Records supplied:
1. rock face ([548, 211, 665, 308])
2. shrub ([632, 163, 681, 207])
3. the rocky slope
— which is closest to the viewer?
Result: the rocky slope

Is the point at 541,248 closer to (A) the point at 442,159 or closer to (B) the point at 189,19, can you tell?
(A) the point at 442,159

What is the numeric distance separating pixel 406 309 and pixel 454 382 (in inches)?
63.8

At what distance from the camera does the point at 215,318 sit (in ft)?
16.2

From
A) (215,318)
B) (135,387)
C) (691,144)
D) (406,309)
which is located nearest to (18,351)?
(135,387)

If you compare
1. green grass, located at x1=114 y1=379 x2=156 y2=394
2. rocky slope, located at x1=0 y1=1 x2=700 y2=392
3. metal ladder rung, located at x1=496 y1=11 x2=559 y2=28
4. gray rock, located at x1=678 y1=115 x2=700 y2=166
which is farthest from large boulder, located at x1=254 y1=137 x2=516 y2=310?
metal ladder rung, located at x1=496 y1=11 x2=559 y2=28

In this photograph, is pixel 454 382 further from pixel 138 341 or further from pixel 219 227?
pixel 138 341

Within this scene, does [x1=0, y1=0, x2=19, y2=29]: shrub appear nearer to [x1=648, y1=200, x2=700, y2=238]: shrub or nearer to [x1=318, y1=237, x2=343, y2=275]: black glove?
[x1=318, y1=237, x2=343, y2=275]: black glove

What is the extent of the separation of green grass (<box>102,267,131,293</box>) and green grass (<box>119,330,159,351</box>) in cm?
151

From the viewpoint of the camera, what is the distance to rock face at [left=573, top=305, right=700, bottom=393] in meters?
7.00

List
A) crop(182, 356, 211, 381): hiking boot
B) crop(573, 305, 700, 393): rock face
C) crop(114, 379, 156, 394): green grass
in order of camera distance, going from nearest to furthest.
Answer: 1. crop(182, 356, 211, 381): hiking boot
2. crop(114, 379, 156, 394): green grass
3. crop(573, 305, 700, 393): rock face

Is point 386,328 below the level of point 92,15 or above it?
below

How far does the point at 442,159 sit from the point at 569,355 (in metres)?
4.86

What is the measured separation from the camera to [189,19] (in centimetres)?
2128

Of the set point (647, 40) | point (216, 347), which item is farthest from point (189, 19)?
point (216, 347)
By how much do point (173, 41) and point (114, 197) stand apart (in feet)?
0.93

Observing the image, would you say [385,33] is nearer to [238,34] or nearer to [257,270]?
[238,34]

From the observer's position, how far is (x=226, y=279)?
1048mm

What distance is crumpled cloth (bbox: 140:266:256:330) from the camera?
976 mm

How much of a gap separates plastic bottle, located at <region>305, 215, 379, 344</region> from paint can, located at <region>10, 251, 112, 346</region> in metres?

Problem to work on: Rewrite all the records above, putting "bush" wherever "shrub" appears and changing nothing else.

Exercise solution:
1. rock face ([548, 211, 665, 308])
2. bush ([632, 163, 681, 207])
3. the rocky slope
— which is closest to the viewer?
Result: the rocky slope

Is the point at 541,248 closer to (A) the point at 442,159 or closer to (B) the point at 189,19, can you tell?
(A) the point at 442,159

What is the numeric distance separating pixel 406 309 and pixel 454 382 (in inches)?
63.8

At what distance from the camera does the point at 215,318 sit (in ft)?
16.2

From
A) (215,318)
B) (135,387)
C) (691,144)
D) (406,309)
which is located nearest to (18,351)?
(135,387)

If you compare
1. green grass, located at x1=114 y1=379 x2=156 y2=394
2. rocky slope, located at x1=0 y1=1 x2=700 y2=392
3. metal ladder rung, located at x1=496 y1=11 x2=559 y2=28
4. gray rock, located at x1=678 y1=115 x2=700 y2=166
which is farthest from large boulder, located at x1=254 y1=137 x2=516 y2=310?
metal ladder rung, located at x1=496 y1=11 x2=559 y2=28

In this photograph, is pixel 454 382 further from pixel 138 341 or further from pixel 219 227?
pixel 138 341

Within this scene, does [x1=0, y1=0, x2=19, y2=29]: bush appear nearer to [x1=648, y1=200, x2=700, y2=238]: bush or nearer to [x1=318, y1=237, x2=343, y2=275]: black glove?
[x1=318, y1=237, x2=343, y2=275]: black glove

What is the extent of the separation of green grass (<box>102,267,131,293</box>) and green grass (<box>119,330,159,351</box>) in cm?
151

From the viewpoint of the camera, what is the distance to rock face at [left=573, top=305, right=700, bottom=393] in meters?
7.00

List
A) crop(182, 356, 211, 381): hiking boot
B) crop(573, 305, 700, 393): rock face
C) crop(114, 379, 156, 394): green grass
in order of camera distance, going from nearest to furthest.
Answer: 1. crop(182, 356, 211, 381): hiking boot
2. crop(114, 379, 156, 394): green grass
3. crop(573, 305, 700, 393): rock face

Is point 386,328 below the level of point 92,15 or above it?
below

How far does the point at 442,159 sit from the point at 569,355 (in metres)?
4.86

What is the measured separation from the camera to [189,19] (in centimetres)?
2128

Of the set point (647, 40) | point (216, 347), which item is farthest from point (189, 19)?
point (216, 347)
By how much do point (173, 41) and point (114, 197) stand apart (in feet)?
0.93

Observing the image, would you say [385,33] is nearer to [238,34] or nearer to [257,270]?
[238,34]

From the observer's position, how far is (x=226, y=279)?
1048mm

What distance is crumpled cloth (bbox: 140:266:256:330) from the camera?
976 mm

How much of a gap separates plastic bottle, located at <region>305, 215, 379, 344</region> from paint can, located at <region>10, 251, 112, 346</region> in metres?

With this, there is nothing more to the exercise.